• [TASK GOAL]
Rewrite the lines beginning at the one that contains "From the camera's" and continuing through the end of the items, replacing "how far away" with "at what distance" and leaving everything else unchanged.

• [DATA PROVIDED]
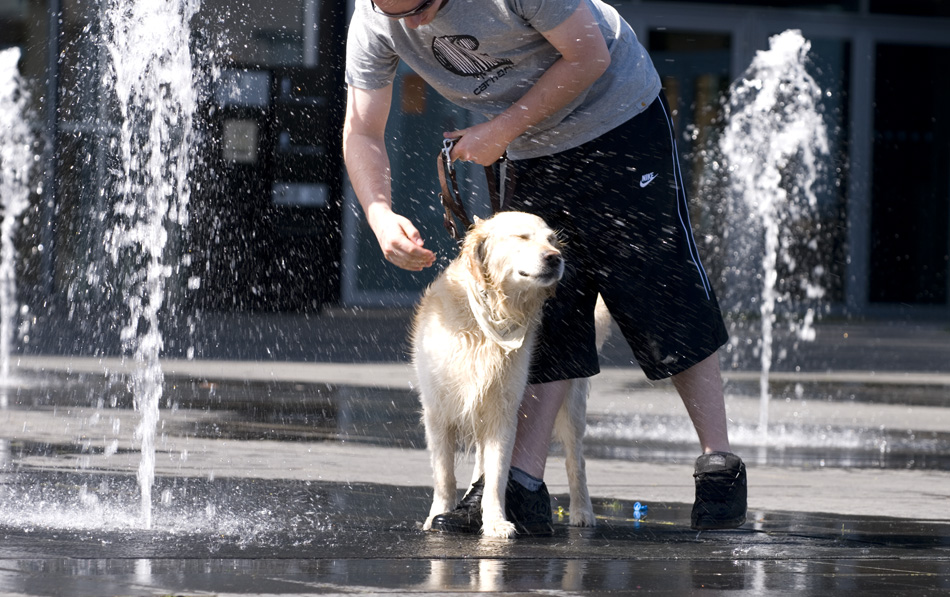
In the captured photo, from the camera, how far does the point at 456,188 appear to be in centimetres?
412

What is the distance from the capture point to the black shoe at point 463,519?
3.91 metres

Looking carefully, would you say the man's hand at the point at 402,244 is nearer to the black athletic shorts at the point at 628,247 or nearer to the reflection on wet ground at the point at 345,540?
the black athletic shorts at the point at 628,247

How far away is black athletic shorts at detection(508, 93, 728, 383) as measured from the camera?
402cm

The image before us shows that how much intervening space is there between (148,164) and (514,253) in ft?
31.2

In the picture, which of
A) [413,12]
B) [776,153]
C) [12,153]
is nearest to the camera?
[413,12]

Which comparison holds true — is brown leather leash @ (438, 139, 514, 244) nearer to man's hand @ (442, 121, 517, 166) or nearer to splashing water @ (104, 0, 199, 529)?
man's hand @ (442, 121, 517, 166)

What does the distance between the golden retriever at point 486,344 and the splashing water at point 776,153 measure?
461 inches

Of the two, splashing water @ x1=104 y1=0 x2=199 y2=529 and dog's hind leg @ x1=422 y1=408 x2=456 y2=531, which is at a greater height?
splashing water @ x1=104 y1=0 x2=199 y2=529

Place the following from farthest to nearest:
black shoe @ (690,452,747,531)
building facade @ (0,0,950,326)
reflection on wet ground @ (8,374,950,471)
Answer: building facade @ (0,0,950,326) → reflection on wet ground @ (8,374,950,471) → black shoe @ (690,452,747,531)

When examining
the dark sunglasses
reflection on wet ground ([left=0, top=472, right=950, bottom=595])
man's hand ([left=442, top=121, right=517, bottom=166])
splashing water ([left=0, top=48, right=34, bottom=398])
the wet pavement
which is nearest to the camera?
reflection on wet ground ([left=0, top=472, right=950, bottom=595])

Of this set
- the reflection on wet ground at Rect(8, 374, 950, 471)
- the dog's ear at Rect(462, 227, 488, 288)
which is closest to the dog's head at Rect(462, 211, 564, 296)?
the dog's ear at Rect(462, 227, 488, 288)

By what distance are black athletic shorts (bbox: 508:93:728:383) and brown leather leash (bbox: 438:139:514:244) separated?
69 mm

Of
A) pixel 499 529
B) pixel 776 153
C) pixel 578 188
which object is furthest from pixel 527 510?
pixel 776 153

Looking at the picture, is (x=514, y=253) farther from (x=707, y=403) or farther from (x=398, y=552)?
(x=398, y=552)
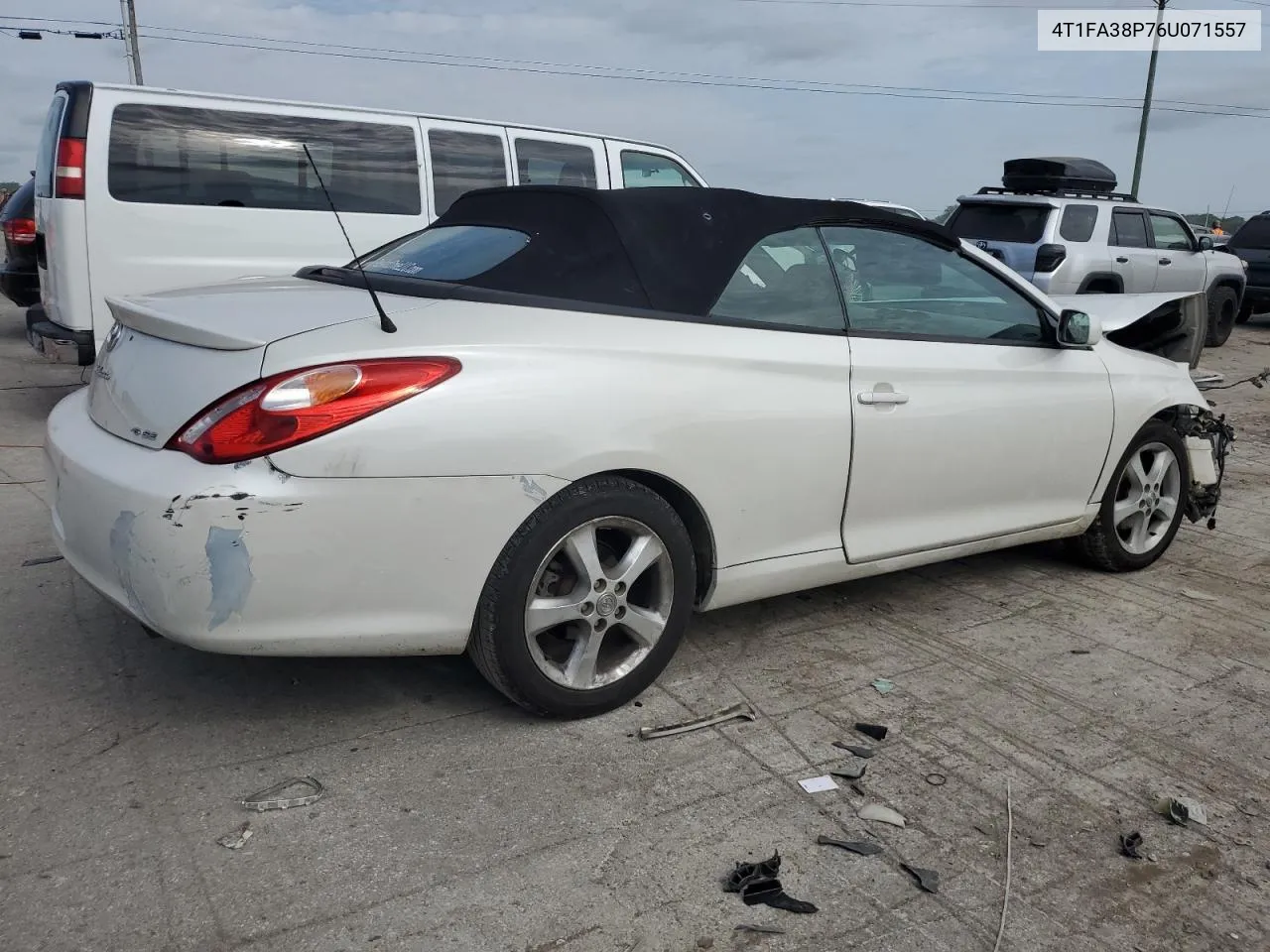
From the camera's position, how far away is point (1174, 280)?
13.5m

• [ANSWER BELOW]
From the camera's position, at what distance is point (1174, 280)?
13.5m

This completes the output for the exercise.